El campo de aplicación de metta no se limita a sus seguidores o al conjunto del pueblo de Birmania, sino que comprende a los miembros de la Junta Militar, a quienes ofrece una reconciliación basada en el pleno restablecimiento de la democracia. “Nunca he aprendido a odiar a mis carceleros”, explica.
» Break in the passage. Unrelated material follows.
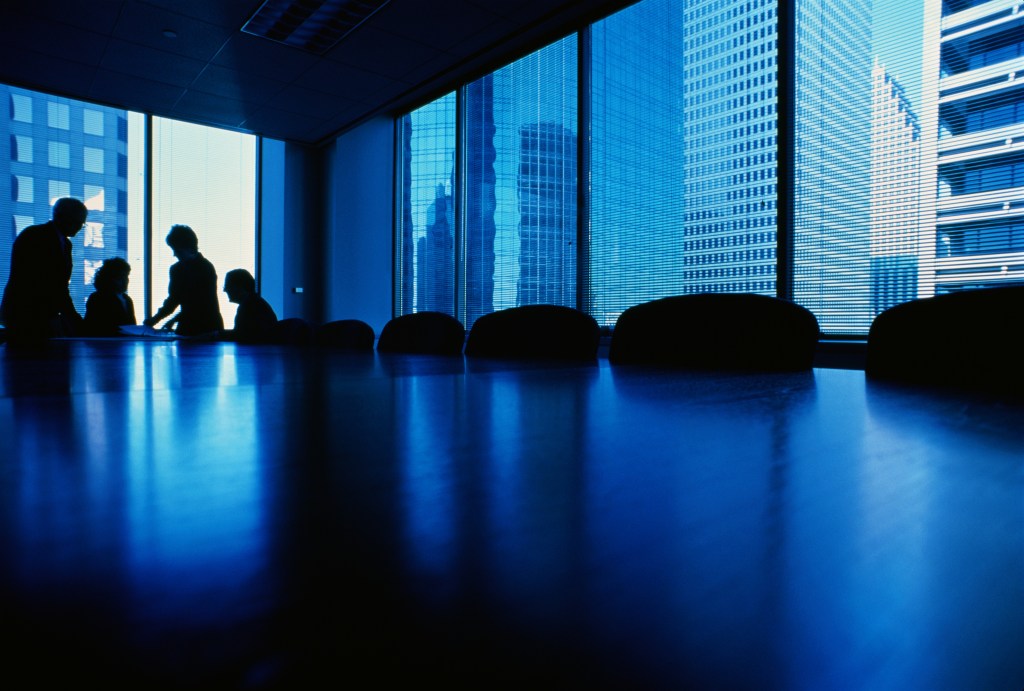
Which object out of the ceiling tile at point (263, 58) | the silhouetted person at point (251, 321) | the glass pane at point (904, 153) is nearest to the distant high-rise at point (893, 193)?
the glass pane at point (904, 153)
Suu Kyi opta sin reservas por la no violencia para ella y su partido. No condena, sin embargo, a quienes sigan “la justa vía” si se cierra toda posibilidad. En el estado presente la Birmania dual se caracteriza, a su juicio, por la separación total entre los privilegiados y los no privilegiados, entre el pueblo y el ejército. La solución es una democracia donde los derechos del individuo sean respetados y se cumplan las condiciones que en el pensamiento budista hacen del gobernante, el mahasammata, el ejecutor del contrato social que salva a la sociedad del caos, dentro del respeto de la ley. Pero la clave del proceso para llegar a ese fin es “la fuerza interior, la firmeza espiritual que procede de la convicción de que tu acción es justa, aun cuando no obtengas un beneficio concreto inmediato”. Y de aquí debe surgir el karma entendido como acción creativa, en este caso como presión sostenida frente al régimen militar, para lo cual Suu Kyi espera contar con el apoyo del pueblo que “no seguirá indefinidamente aceptando la injusticia”. Partida desigual de una mujer contra un poder militar dispuesto a todo para mantenerse. ~
Antonio Elorza es ensayista, historiador y catedrático de Ciencia Política de la Universidad Complutense de Madrid. Su libro más reciente es 'Un juego de tronos castizo. Godoy y Napoleón: una agónica lucha por el poder' (Alianza Editorial, 2023).